Sarebbe impensabile guardare al catalogo di Nintendo Switch in cerca del miglior open world senza volgere l’attenzione a Super Mario o The Legend of Zelda. Entrambi rappresentativi di ciò che da sempre contraddistingue la cura realizzativa propria della grande N, i due franchise vantano di fatto un pedigree legato a doppio filo con alcuni fra i mondi aperti piú validi in circolazione.
Da un lato abbiamo l’idraulico piú famoso di sempre che iterazione dopo iterazione, a seguito del suo passaggio al 3D, ha saputo rivoluzionare la visione di un genere (il platform ovviamente) fino a settarne i nuovi standard, mentre dall’altro una serie che oltre ad aver fatto la stessa cosa – in ambito dei GDR e dei giochi action in generale – ha da poco risollevato una parte dell’industria alla pari di quanto fatto anche da Dark Souls: uno dei videogiochi piú influenti degli ultimi anni.
Se è vero che l’opera di From Software ha infatti dato nuova linfa vitale a un periodo considerato grigio da numerosi giocatori, vuoi perché ricco di titoli estremamente pilotati e privi di guizzi in termini di mero game design, è altrettanto certo che Breath of the Wild ha conseguito la simile impresa di aver mostrato a tutti un modo originale d’intendere i mondi aperti, distaccandosi cioè dal concetto inflazionato di parco a tema ricco d’attività segnalate sulla mappa.
È per questo che nel tentativo d’additare il miglior open world disponibile sulla console ibrida di casa Nintendo opterei per il GOTY del 2017, per tutta quell’interazione con il mondo concepito da Miyamoto, per Hyrule e la sua capacità di incentivare l’esplorazione delle meccaniche che ne rendono unica la superficie.

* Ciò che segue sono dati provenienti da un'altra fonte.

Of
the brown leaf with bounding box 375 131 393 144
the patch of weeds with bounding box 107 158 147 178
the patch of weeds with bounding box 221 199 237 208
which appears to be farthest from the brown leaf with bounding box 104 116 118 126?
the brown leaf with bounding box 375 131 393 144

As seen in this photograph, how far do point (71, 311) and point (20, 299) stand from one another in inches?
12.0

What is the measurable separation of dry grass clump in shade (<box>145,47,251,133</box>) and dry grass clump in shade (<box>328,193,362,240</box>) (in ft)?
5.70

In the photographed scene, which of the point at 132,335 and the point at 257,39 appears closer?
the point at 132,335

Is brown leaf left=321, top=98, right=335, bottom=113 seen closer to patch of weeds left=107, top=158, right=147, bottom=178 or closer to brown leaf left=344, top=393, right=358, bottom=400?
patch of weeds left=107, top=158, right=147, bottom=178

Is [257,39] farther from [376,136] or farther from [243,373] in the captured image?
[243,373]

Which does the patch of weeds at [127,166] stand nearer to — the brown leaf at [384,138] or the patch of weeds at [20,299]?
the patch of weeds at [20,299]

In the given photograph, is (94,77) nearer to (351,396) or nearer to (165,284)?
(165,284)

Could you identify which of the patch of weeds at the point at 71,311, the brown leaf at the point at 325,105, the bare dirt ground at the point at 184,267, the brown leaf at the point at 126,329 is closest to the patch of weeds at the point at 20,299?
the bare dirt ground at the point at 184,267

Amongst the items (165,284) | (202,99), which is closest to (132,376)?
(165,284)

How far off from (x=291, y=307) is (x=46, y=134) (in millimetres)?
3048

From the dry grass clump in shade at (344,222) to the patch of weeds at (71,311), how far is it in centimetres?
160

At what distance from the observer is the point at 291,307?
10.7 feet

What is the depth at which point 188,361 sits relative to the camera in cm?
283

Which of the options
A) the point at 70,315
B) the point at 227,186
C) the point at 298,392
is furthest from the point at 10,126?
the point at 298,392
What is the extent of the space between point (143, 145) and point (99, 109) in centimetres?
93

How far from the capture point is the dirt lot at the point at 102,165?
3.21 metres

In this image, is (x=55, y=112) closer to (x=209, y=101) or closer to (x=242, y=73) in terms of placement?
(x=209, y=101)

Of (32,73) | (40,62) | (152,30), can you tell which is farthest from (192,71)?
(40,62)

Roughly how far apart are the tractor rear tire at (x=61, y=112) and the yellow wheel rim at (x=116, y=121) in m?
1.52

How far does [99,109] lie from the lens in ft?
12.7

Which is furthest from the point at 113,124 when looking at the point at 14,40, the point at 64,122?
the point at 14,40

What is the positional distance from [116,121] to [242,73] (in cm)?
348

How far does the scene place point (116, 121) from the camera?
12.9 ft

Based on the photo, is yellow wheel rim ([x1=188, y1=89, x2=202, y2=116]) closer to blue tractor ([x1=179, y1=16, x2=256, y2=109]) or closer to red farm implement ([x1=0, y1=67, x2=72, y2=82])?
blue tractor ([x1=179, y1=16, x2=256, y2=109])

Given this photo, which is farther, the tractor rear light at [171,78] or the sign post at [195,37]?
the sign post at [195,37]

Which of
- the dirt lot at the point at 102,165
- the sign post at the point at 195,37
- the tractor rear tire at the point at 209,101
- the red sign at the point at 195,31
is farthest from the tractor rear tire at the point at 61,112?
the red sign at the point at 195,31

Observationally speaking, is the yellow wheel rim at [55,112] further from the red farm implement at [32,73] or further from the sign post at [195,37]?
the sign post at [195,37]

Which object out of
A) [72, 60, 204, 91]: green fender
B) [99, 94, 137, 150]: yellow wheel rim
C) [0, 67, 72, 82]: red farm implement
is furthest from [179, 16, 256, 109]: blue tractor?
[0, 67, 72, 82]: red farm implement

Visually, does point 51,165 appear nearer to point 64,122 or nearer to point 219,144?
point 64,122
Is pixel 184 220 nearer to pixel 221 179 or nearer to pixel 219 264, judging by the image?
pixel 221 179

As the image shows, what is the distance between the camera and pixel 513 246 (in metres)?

Perché proprio l’open world di Breath of the Wild?
Sebbene Super Mario Odyssey e Xenoblade Chronicles Definitive Edition rimangano due videogiochi altrettanto memorabili, esperienze dalle mappe ad ampio respiro che in un’occasione come questa è impossibile non citare, mi rifiuto di fare un passo indietro sull’importanza che è giusto riconoscere alle opere che trovano il modo di evolvere la concezione di un dato genere.
Da Genshin Impact a Immortals Fenyx Rising – passando per quanto si è visto del preordinabile Forbidden West – il primo Zelda approdato su Switch ha giá influenzato i recenti open world e malgrado sia ancora presto per accennare a un evidente spartiacque, la probabilità che in futuro continuino a verificarsi fenomeni di questo tipo è concreta e potrà essere avvalorata dal sequel in sviluppo.
L’enorme controllo dato in mano all’utenza, la fisica di gioco e tutti i mezzi forniti per poterla assoggettare a piacimento, l’intelligenza artificiale che rende i pattern nemici variabili a seconda della situazione o ancora la sua complessità sistemica da action adventure con elementi survival: tutte cose che in un solo gioco non si erano mai viste a un livello tanto esemplare e oltretutto inserite nel rispetto di una IP dall’innegabile importanza storica.
Perfino le sue imperfezioni: per lo più magagne tecniche come i frame andati persi, il combat system basilare non privo di sbavature e quell’interfaccia utente che riflette quanto il gioco fosse stato inizialmente (ed esclusivamente) pensato per Wii U – se prese nell’insieme – appaiono trascurabili o quantomeno compensate dall’impeccabile direzione artistica e da ciò che ho già discusso.